The long and difficult road from idea to the reality of a national monument will soon culminate with its hopeful unveiling and dedication in October 2013 (exact day to be announced in June). It will be the nation’s one and only National Monument honoring Military Working Dog Teams of all U.S. Armed Services and of all Wars since WWII. The public dedication and celebration will unfold at Lackland Air Force Base, San Antonio, Texas. See you there!
Aside from managing and working on the details of the national monument project, I am employed fulltime as an information technology senior technical writer/editor for Bart & Associates, Inc., McLean, Virginia. I have made my living working in the information technology field since I graduated from college and retired from the U.S. Army as a Master Sergeant in 1984. The Washington DC metropolitan area has been my home since 1978.
My passion for a national monument to honor America's military working dogs and handlers derived from having served in the U.S. Army infantry as a German Shepherd Scout Dog Hander. I had the honor of handling Scout Dogs’, Timber and Clipper, and a Sentry Dog named Hans during the Vietnam War (1966-1968).

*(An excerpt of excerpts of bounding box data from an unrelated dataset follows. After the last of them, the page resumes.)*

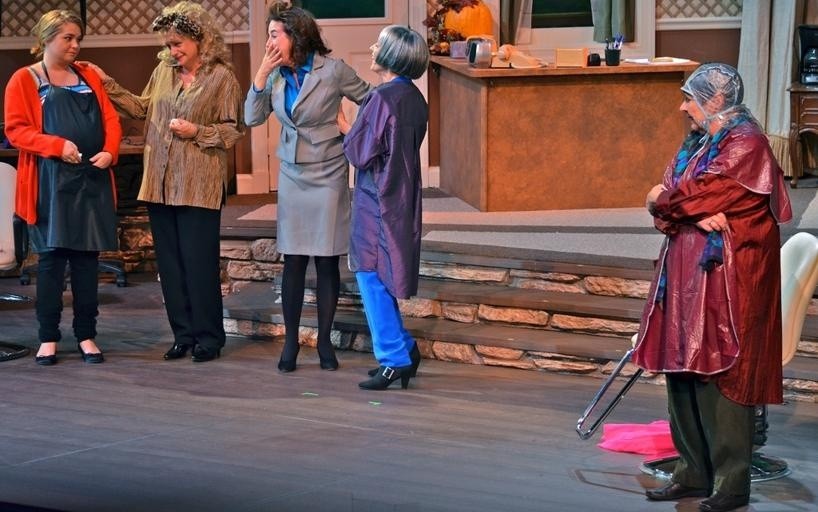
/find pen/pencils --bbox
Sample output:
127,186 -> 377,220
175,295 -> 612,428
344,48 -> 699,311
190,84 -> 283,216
606,32 -> 625,50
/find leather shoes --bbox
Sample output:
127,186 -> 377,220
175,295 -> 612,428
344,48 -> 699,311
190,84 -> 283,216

Serving with these hero dogs is how I learned of their incredible lifesaving capabilities during combat situations. The dog’s sight, hearing, and sense of smell were far superior to that of any human soldier I had ever observed on the battlefield.
The key for me was learning to keep my eyes on the dog and accurately interpret his body language in a timely manner. This was especially important when I was trying to avoid booby traps or unknowingly entering the kill zone of an enemy ambush. My dog partners were adept at finding hidden enemy caches of ammunition and supplies, hidden base camps, and camouflaged tunnel entrances only a sniffing dog could find.
My personal stories about serving with Clipper, Timber, and Hans are detailed in my books, “Dog Tags of Courage” and “A Soldier’s Best Friend.”